» **작업 목표 1**:
아래 문서 발췌에서 "src = torch.arange(1, 11).reshape((2, 5))"부터 "1, 2], [0, 1, 4]])"까지의 부분을 한 글자도 바꾸지 말고 인용하세요.

» **문서 발췌**:
┄┄┄┄┄┄

그리고 자를 때에 두 개로 자르려면 2, 1로 잘라야 하는데 이때 많은 것을 무조건 앞에 하도록 한다(다른 설정은 아마 내부에 구현이 되어 있을 것)

x = torch.tensor([[[0,1],[2,3]],[[4,5],[6,7]]])
> tensor([[[0, 1],
         [2, 3]],

        [[4, 5],
         [6, 7]]])
         
torch.swapdims(x, 0, 1)
> tensor([[[0, 1],
         [4, 5]],

        [[2, 3],
         [6, 7]]])
         
torch.swapdims(x, 0, 2)
> tensor([[[0, 4],
         [2, 6]],

        [[1, 5],
         [3, 7]]])

swapdims(어떤 tensor, 교체할 dimension, 교체할 특정 dimension)
두개의 axis 축이 완전히 전환되는 형태로 보면된다
처음 보면 상당히 난해해서 많이 공부하는 게 좋을 듯,,

scatter
먼저 index를 설정해줘야 한다.

self[index[i][j][k]][j][k] = src[i][j][k]  # if dim == 0
self[i][index[i][j][k]][k] = src[i][j][k]  # if dim == 1
self[i][j][index[i][j][k]] = src[i][j][k]  # if dim == 2

이것에 따라서 데이터들이 우리가 만든 tensor에 흩뿌려진다고 생각하면 된다.
gather와 유사한데 둘다 쉽지 않다

src = torch.arange(1, 11).reshape((2, 5))
src
index = torch.tensor([[0, 1, 2, 0]])
torch.zeros(3, 5, dtype=src.dtype).scatter_(0, index, src)
index = torch.tensor([[0, 1, 2], [0, 1, 4]])
torch.zeros(3, 5, dtype=src.dtype).scatter_(1, index, src)

torch.full((2, 4), 2.).scatter_(1, torch.tensor([[2], [3]]),
           1.23, reduce='multiply')
torch.full((2, 4), 2.).scatter_(1, torch.tensor([[2], [3]]),
           1.23, reduce='add')

┄┄┄┄┄┄

» **원본 행**:

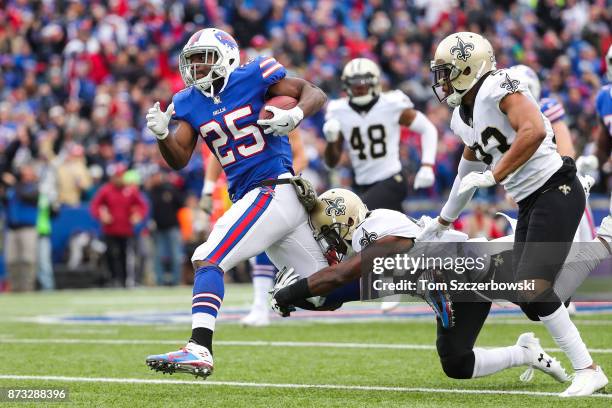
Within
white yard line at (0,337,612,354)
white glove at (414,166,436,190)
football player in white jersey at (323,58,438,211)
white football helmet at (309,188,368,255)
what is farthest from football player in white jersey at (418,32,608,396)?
white glove at (414,166,436,190)

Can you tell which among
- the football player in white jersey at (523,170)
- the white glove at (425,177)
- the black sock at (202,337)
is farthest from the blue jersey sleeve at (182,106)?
the white glove at (425,177)

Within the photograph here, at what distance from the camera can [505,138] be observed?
16.8 feet

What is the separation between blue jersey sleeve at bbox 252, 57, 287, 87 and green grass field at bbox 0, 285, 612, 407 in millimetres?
1493

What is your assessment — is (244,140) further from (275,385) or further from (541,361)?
(541,361)

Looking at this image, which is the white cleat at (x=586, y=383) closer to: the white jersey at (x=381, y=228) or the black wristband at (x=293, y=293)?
the white jersey at (x=381, y=228)

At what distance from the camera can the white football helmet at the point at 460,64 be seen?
5.17m

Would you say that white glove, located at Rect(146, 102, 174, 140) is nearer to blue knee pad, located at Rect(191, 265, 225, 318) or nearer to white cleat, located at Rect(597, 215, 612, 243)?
blue knee pad, located at Rect(191, 265, 225, 318)

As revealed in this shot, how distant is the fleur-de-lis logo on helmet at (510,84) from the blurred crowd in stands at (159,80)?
8843 mm

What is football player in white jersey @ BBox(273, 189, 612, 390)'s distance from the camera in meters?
5.24

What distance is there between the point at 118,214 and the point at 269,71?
958cm

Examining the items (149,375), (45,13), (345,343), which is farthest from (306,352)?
(45,13)

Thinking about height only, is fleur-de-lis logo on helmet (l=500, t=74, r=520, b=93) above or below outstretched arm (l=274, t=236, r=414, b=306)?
above

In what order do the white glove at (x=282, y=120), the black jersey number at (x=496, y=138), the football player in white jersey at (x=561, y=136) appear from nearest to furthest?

┄┄┄┄┄┄

» **작업 목표 2**:
위의 행 가운데 "What distance is"이 들어 있는 줄부터 행의 맨 끝까지를 빠짐없이 다시 쓰되, 답에 나오는 숫자(좌표와 거리)만 1.5를 곱한 뒤 정수로 반올림하세요(0.5는 올림). 이 범위의 줄만 내놓으세요.

» **정답 1**:
src = torch.arange(1, 11).reshape((2, 5))
src
index = torch.tensor([[0, 1, 2, 0]])
torch.zeros(3, 5, dtype=src.dtype).scatter_(0, index, src)
index = torch.tensor([[0, 1, 2], [0, 1, 4]])

» **정답 2**:
What distance is there between the point at 118,214 and the point at 269,71?
1437cm

Examining the items (149,375), (45,13), (345,343), which is farthest from (306,352)?
(68,20)

Thinking about height only, is fleur-de-lis logo on helmet (l=500, t=74, r=520, b=93) above or below outstretched arm (l=274, t=236, r=414, b=306)?
above

In what order do the white glove at (x=282, y=120), the black jersey number at (x=496, y=138), the football player in white jersey at (x=561, y=136) appear from nearest to furthest?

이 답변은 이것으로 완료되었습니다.